На носу первое сентября – чрезвычайно ответственный день для маленького мальчика Вовы, который направится с ранцем и букетом гвоздик в первый класс – причём именно в ту самую школу, где работают его папа и мама. Представьте себе, они работают в одной школе, мать преподаёт русский язык и литературу, отец – историю и обществоведение. Мысли о школе неявно, этак подспудно тревожат меня, потому что школа – это что-то тёмное, неизвестное и соответственно пугающее. Неявно – потому что, по самому большому счёту, мне всё равно. Я уже прошёл детский сад, а это, что ни говорите, заслуживает некоторого уважения. К тому же я умею читать, писать и считать где-то до десяти тысяч, знаю годы, в которые свирепствовала Вторая мировая война и даже могу назвать столицы пары дюжин государств, так что, по заверению родителей, в школе мне бояться нечего.
– Ну чё, Володь, – снова треплет меня кто-то по голове, голос свидетельствует, что обладатель рук сменился, – как там Картер в Штатах поживает?
– Вообще-то его президентский срок подходит к концу, – отвечаю я, взирая на дядю снизу вверх. – Так что поживает он, скорее всего, неважно. Придётся уходить на пенсию.
– О-о-о!!! – разносится по неровным рядам гостей восторженный возглас. – Вот это да! Вот это ребёнок! Всё знает.
Родители гордо и смущённо взирают на меня.
– А ещё я знаю наизусть стихотворение «Анчар», – продолжаю я развивать успех. И без какого бы то ни было одобрения, начинаю декламировать: «В пустыне чахлой и скупой, на почве, зноем раскаленной…»
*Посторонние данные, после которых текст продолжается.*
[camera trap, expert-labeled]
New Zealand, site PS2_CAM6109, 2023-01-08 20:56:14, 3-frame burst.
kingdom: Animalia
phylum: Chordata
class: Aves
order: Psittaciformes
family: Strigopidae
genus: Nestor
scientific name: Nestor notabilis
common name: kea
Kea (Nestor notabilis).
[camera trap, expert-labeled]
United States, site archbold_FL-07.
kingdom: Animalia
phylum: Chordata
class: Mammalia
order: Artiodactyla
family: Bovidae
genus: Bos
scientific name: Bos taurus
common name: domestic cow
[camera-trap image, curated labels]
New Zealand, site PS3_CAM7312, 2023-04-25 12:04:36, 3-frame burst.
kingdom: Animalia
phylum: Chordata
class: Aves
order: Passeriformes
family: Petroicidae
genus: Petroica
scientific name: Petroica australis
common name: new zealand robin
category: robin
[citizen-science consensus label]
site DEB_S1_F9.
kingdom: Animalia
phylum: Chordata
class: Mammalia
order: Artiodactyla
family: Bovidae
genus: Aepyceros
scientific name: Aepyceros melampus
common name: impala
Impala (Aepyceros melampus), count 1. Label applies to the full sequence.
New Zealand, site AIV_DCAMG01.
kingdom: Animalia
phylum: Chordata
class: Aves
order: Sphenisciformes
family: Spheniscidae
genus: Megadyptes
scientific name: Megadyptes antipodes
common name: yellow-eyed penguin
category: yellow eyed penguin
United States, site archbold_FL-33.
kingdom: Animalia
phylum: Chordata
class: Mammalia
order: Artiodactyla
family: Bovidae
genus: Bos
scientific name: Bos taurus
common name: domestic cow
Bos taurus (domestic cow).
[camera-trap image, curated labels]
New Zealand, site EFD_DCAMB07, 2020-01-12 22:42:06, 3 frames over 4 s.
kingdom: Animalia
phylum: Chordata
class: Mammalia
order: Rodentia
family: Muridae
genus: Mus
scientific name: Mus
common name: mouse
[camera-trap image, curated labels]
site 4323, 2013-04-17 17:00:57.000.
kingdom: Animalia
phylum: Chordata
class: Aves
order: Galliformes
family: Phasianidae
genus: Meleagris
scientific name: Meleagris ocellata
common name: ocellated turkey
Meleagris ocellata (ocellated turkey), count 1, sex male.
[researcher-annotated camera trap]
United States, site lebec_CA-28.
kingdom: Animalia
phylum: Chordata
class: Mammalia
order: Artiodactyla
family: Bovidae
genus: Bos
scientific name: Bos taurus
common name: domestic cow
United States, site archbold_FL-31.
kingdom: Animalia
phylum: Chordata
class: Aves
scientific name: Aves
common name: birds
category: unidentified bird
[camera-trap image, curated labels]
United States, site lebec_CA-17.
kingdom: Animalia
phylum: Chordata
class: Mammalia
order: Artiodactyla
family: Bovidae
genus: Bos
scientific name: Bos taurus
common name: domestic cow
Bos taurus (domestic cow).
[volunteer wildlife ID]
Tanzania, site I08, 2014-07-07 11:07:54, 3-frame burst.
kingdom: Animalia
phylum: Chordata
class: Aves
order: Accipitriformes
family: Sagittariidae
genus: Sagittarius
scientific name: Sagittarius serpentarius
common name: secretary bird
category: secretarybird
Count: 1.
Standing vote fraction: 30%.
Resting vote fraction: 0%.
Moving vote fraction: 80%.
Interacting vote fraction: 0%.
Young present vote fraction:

Публика терпеливо выслушивает моё исполнение и, не дождавшись последнего четверостишия, награждает меня бурными аплодисментами. Я протестую, я знаю, что стихотворение не исполнено полностью и, перекрикивая людской говор уже успевших переключиться к салатам гостей, выкрикиваю последние строки: «А царь тем ядом напитал…», – ну, и так далее.
Новый взрыв аплодисментов, более краткий и как бы говорящий о том, что в моей эрудиции более не нуждаются. Что я могу уйти на кухню или ещё куда подальше, что мои три минуты славы миновали. Сообразительный ребёнок, я понимаю всё с полунамёка и забиваюсь в угол.
Гости уже за столом. Водка в рюмках, картофельное пюре с салатами в тарелках. Звучат поздравления и подарки. Первый тост – за здоровье, молодость и красоту любимой и единственной супруги Танечки. Второй тост – за красоту, молодость и здоровье уважаемой коллеги Татьяны Степановны. Третий тост за молодость, здоровье и, конечно же, красоту дорогой доченьки и снохи.
Сестра Наташа сидит за столом, а вот я пребываю в своём углу на боковом поручне дивана. Нет, какое-то отношение к праздничному столу он тоже имеет – этот самый стол совсем недалеко, если вытянуться, то даже я могу достать кое-что, например, дольку апельсина. Но в то же время я как-то за пределами торжества, что меня в общем и целом скорее радует, чем огорчает. Мне не хочется вливаться в этот коллектив едва знакомых граждан.